Sorry I'm late coming to this, but I created a super-hero when I was in the fourth or fifth grade, but I cannot, for the life of me, remember his name or super powers.....I want to say maybe it was "Ultra Man," or something like that. I wrote and drew a story and it's probably in a box at my mother's house because neither of us ever throw anything away. :)

When I was thirteen or fourteen, and really into Conan and the ERB characters, I created a barbarian/fantasy type called Valkor. I do remember this more vividly. I wrote a story called (don't laugh) "The Walking Dead," and actually turned it in for a grade in my Writing class at school. Got an A, I think.

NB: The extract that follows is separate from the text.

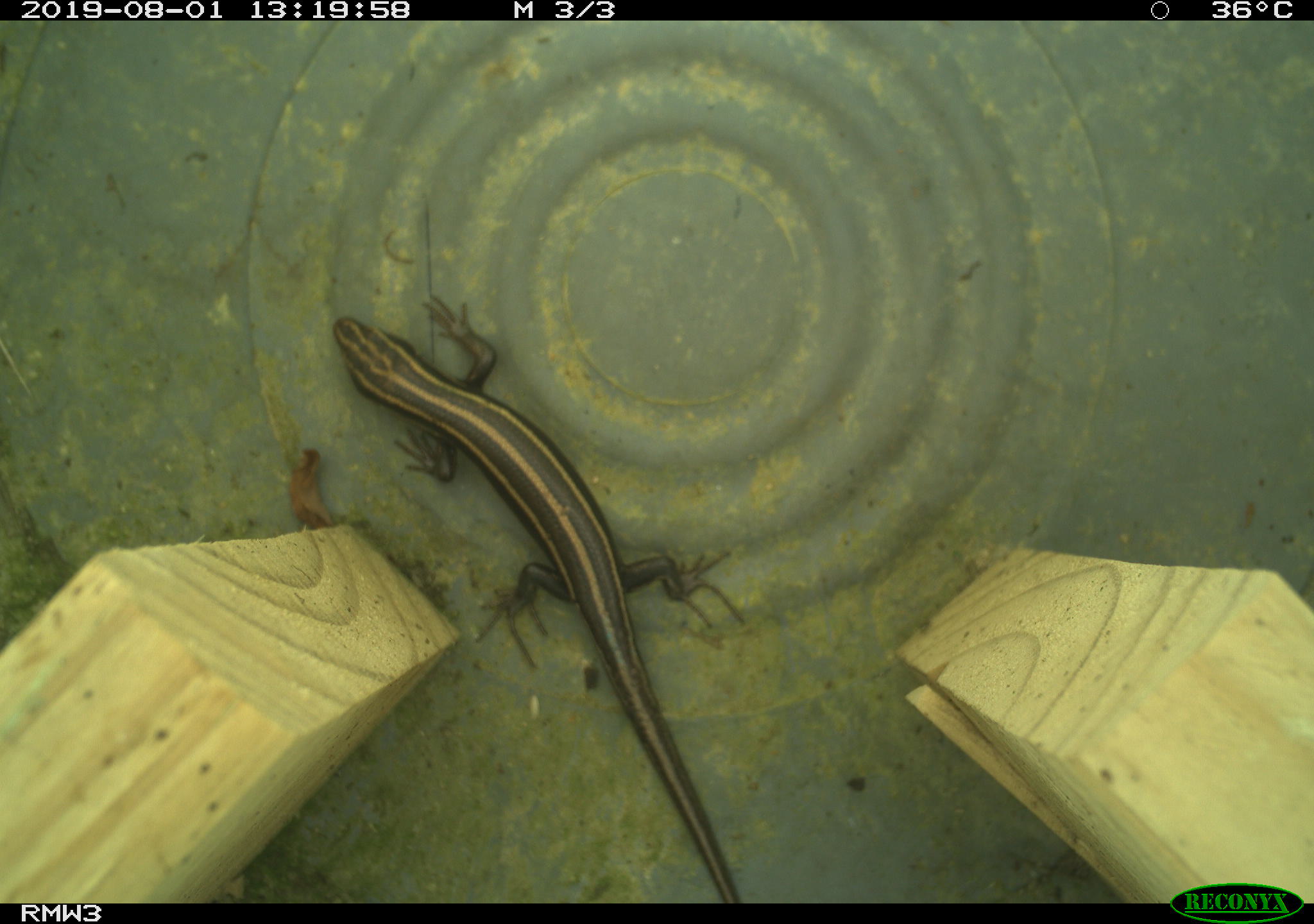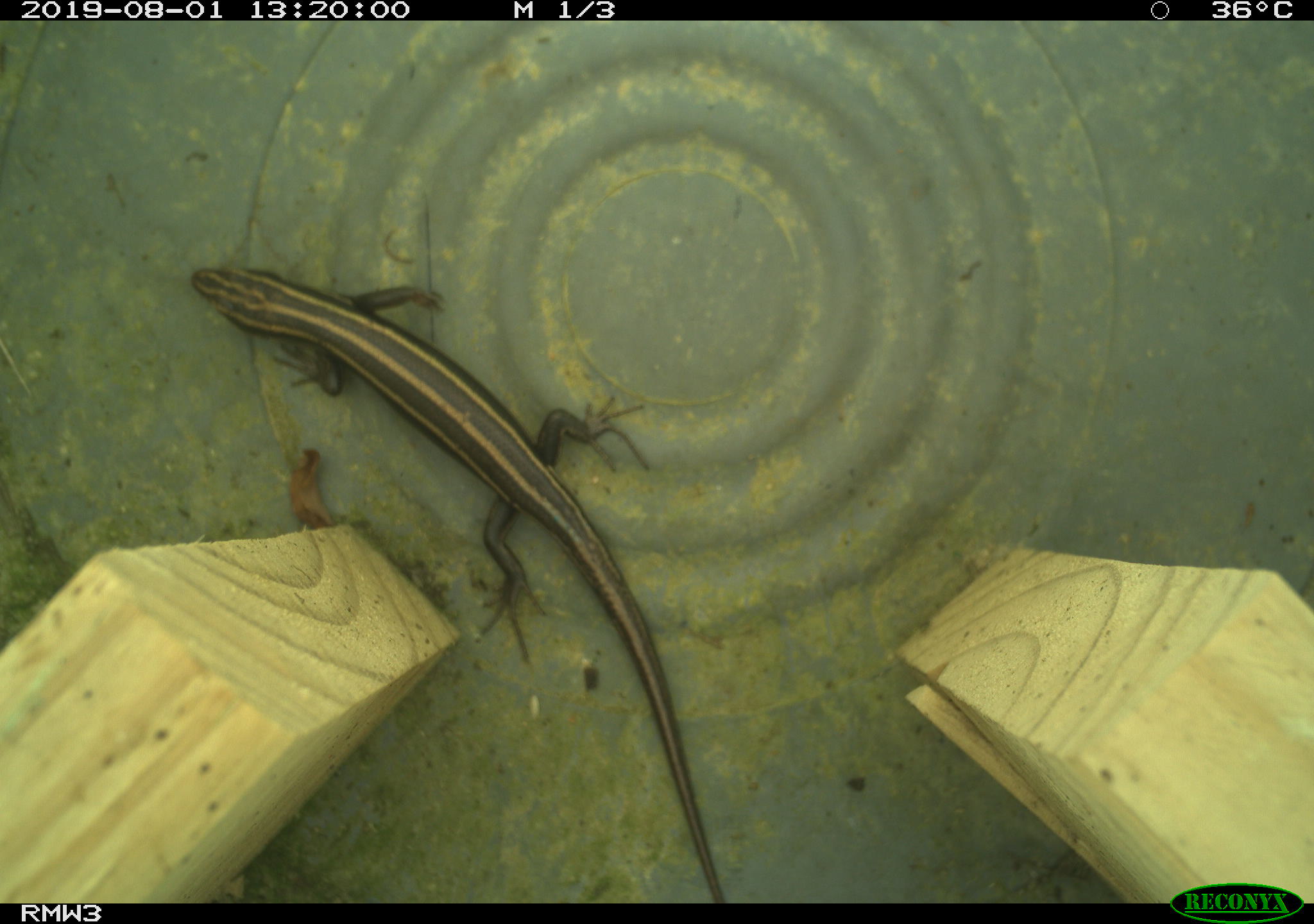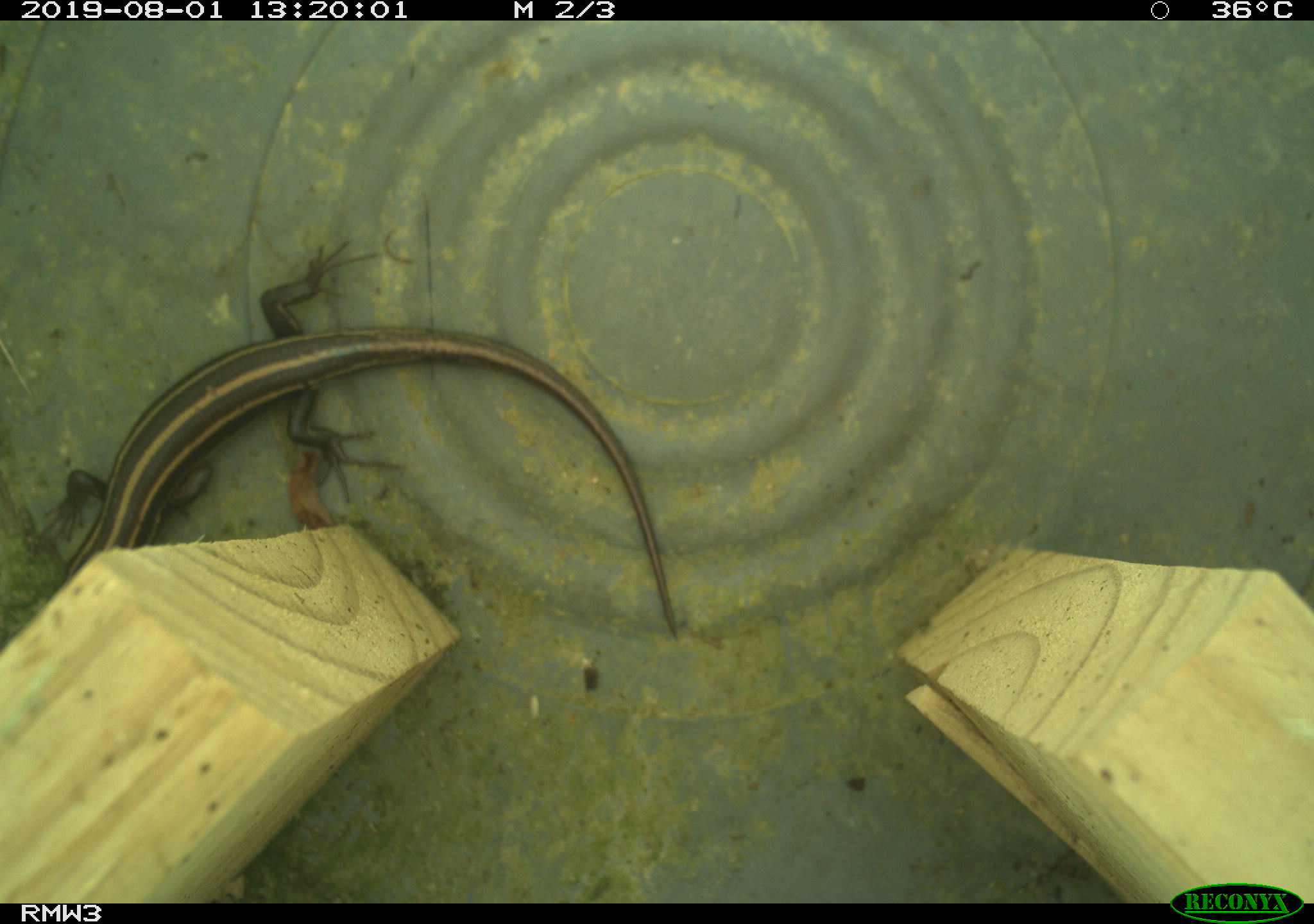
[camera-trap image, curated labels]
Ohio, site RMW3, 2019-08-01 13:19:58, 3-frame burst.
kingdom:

I remember doing sketches (or as close as I could come to them) and planning to draw it, but I don't think I ever did.

William said...

Wow! There are some really awesome ideas on here. Most of this stuff we came up with as kids sounds much better than what is actually being published these days.

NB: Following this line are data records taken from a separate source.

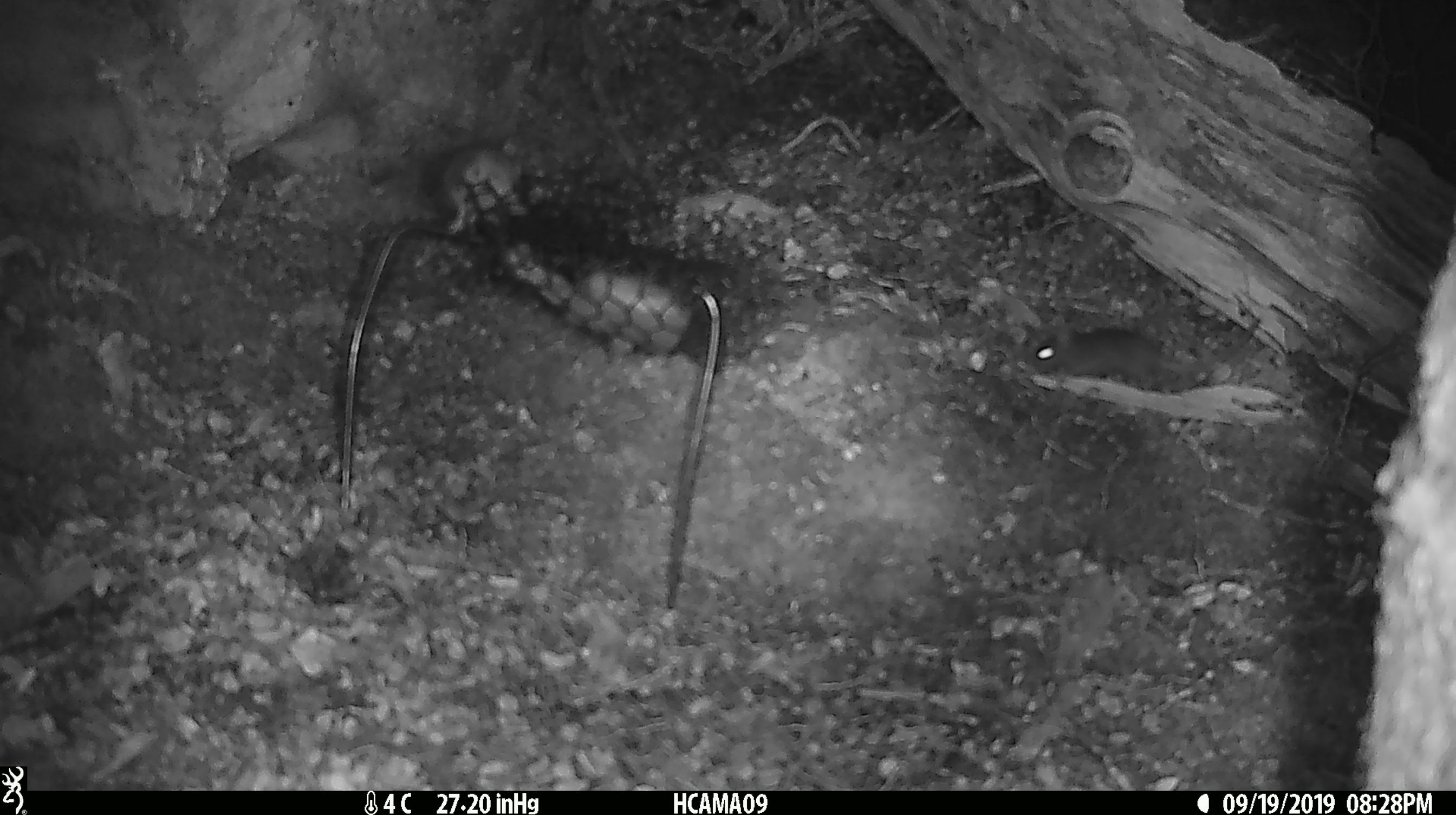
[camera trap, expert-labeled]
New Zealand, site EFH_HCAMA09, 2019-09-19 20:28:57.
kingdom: Animalia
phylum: Chordata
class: Mammalia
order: Rodentia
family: Muridae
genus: Mus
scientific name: Mus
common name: mouse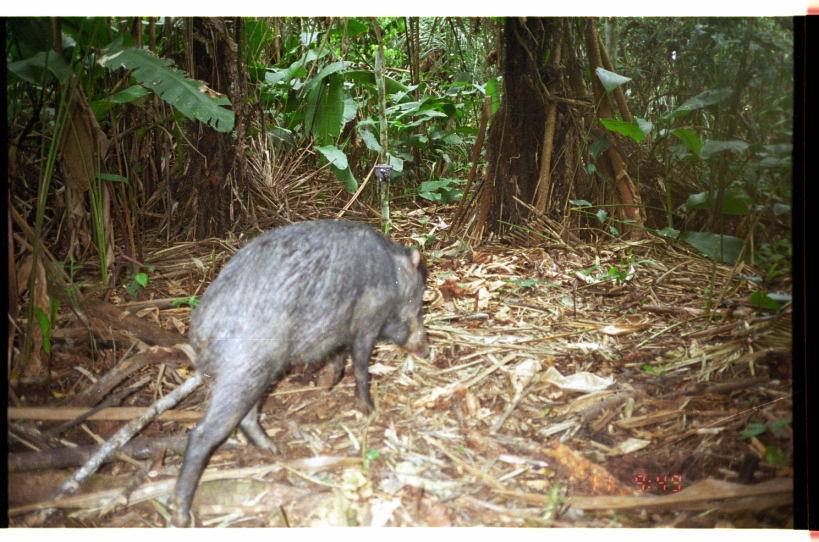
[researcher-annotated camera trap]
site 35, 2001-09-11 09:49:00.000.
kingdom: Animalia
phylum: Chordata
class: Mammalia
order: Artiodactyla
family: Tayassuidae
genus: Tayassu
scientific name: Tayassu pecari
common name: white-lipped peccary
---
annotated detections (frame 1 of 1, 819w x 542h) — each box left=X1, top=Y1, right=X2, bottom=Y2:
tayassu pecari: left=167, top=218, right=431, bottom=528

[sigh] This thread really takes me back. For as long as I could remember all I wanted to do when I was a kid was work in the comic-book industry. I even went to art school (after a stint in the Coast Guard). But I met a girl, got married, and life got in the way. So, I had to get a "real job". But, I guess I never outgrew my love for it all.

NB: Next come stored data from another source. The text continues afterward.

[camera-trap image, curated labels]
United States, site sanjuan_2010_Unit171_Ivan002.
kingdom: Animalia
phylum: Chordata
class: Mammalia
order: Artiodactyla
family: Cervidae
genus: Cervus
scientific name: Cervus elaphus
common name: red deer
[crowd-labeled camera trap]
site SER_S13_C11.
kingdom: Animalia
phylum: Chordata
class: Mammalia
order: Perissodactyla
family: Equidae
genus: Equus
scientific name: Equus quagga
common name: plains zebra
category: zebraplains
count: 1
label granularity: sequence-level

Ironically, I don't think I'd even want to work in the comics field as it is today. The stuff that is "popular" now just doesn't appeal to me. The style of what is considered a good comic has radically changed from what I/we grew up reading and enjoying. I don't think I'd even know how to create something that would be acceptable by today's standards.

Edo Bosnar said...

Man, really late to this party because yesterday, a national holiday in Croatia, we had a snowstorm that knocked down a phone pole so we were without phone/internet service for almost a full day.
But I still felt I had to put in my own contribution: yes, I created a bunch of heroes and villains. When I was really little, I just made up heroes named after any cool animal that caught my fancy in the many kids' nature/animal books in our school library, like Jaguar, Ocelot (really liked wild cats), Golden Eagle or Caribou (yes, really).
As I got older, I took a more 'serious' approach, but unlike a lot of others here, I basically imagined them in the Marvel U. One idea in particular I still remember putting a lot of thought into was a group of super-powered youths (late teens/early 20s) who lived in an out-of-the-way town in some place like Montana or Wyoming that was secretly home to a bunch of super-scientists with possible ties to an alien race like the Kree. The heroes were mutated due to experimentation (beneficial to be sure) by the scientists. I called it the Secret Sector. Some of the heroes were Sunray (solar powers), Blue Dynamo (manipulation of electricity), Cougar and Puma (twin brother and sister Wolverine knock-offs), Tetrus (strong guy with four arms), Osprey (with wings like Angel), Jet (like the mineral, with super-hard, shiny black/gray skin) and a few others, especially a telepath/telekinetic, but I can't remember their names any more. The scientists running the town acted as their mentors and teachers. It was kind of like a combination of the X-men and the Inhumans. Besides drawing a few character sketches, I never created any comics, but I did have a ton of stories for them that were all in my head - I never wrote them down.

Dougie said...

I also wrote pages and pages of sword and sorcery pastiches about the primeval land of Mu between the ages of 14 and 16: Conan and John Carter mash-ups with a bit of Flash Gordon thrown in. The UK Sphere Conan paperbacks and the Atlas of Fantasy sparked it all off. Once I discovered Moorcock,a shameless Elric rip-off got me an A in S5 English, not like Graham's story.
Last year, I taught a student who submitted a piece for his English folio that was basically Firestorm's origin from the Flash tv show. I also teach a younger laddie who's fascinated by 13-year-old Jim Shooter's career!

Dougie said...

" not UNLIKE"! Arrgh. Me type Bizarro English.